=== Input data ===

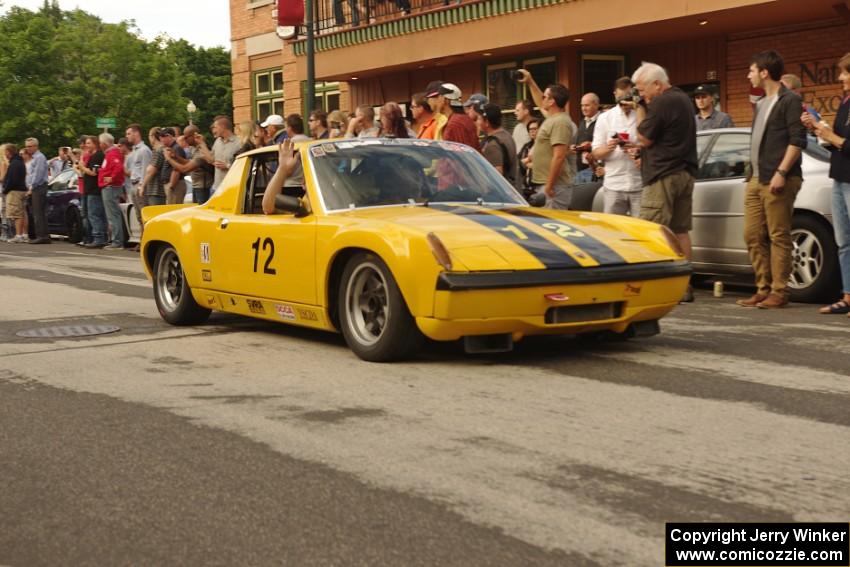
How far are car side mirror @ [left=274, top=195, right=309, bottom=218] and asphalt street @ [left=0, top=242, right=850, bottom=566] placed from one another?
880 millimetres

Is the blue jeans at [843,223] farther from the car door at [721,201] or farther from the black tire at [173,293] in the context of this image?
the black tire at [173,293]

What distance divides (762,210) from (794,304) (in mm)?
866

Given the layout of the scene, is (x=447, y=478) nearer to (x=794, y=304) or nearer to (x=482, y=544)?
(x=482, y=544)

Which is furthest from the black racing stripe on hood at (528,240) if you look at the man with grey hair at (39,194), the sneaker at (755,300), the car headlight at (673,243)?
the man with grey hair at (39,194)

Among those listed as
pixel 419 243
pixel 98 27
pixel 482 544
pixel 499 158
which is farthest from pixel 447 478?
pixel 98 27

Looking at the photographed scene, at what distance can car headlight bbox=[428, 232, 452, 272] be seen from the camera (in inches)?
261

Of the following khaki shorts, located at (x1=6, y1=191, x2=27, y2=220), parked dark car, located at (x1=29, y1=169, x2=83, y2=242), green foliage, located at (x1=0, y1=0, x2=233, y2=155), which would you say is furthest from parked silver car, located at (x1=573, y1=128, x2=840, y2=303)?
green foliage, located at (x1=0, y1=0, x2=233, y2=155)

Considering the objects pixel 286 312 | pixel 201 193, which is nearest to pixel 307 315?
pixel 286 312

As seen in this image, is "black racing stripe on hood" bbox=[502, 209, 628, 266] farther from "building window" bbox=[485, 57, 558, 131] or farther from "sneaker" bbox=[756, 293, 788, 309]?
"building window" bbox=[485, 57, 558, 131]

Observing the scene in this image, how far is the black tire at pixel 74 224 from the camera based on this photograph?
23.3m

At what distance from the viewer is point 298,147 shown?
333 inches

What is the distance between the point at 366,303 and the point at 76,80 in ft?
232

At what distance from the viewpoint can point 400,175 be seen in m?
8.12

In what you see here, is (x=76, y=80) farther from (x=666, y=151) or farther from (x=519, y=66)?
(x=666, y=151)
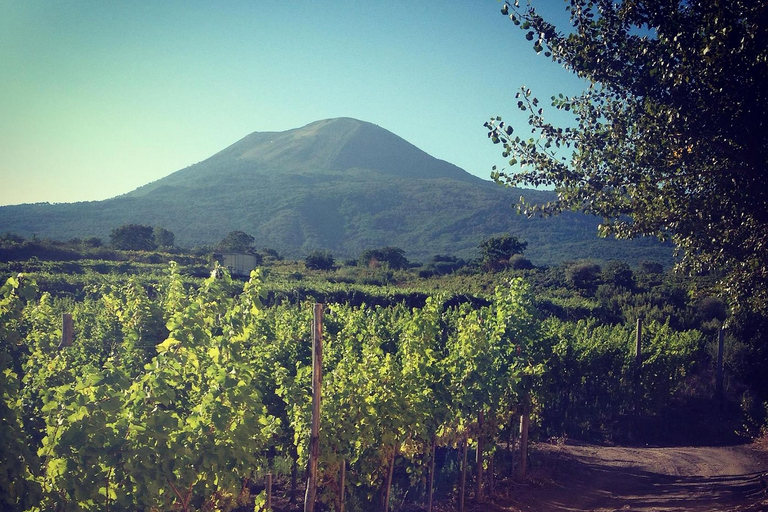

===

__Request__: Recast the lines from the one containing "In what you" through the end of the items as a JSON list of strings, one string per line, skipping blank lines and leaving out the pictures.

__Written answer__:
[
  "In what you see here, is (x=76, y=80) farther from (x=666, y=151) or farther from (x=519, y=66)?",
  "(x=666, y=151)"
]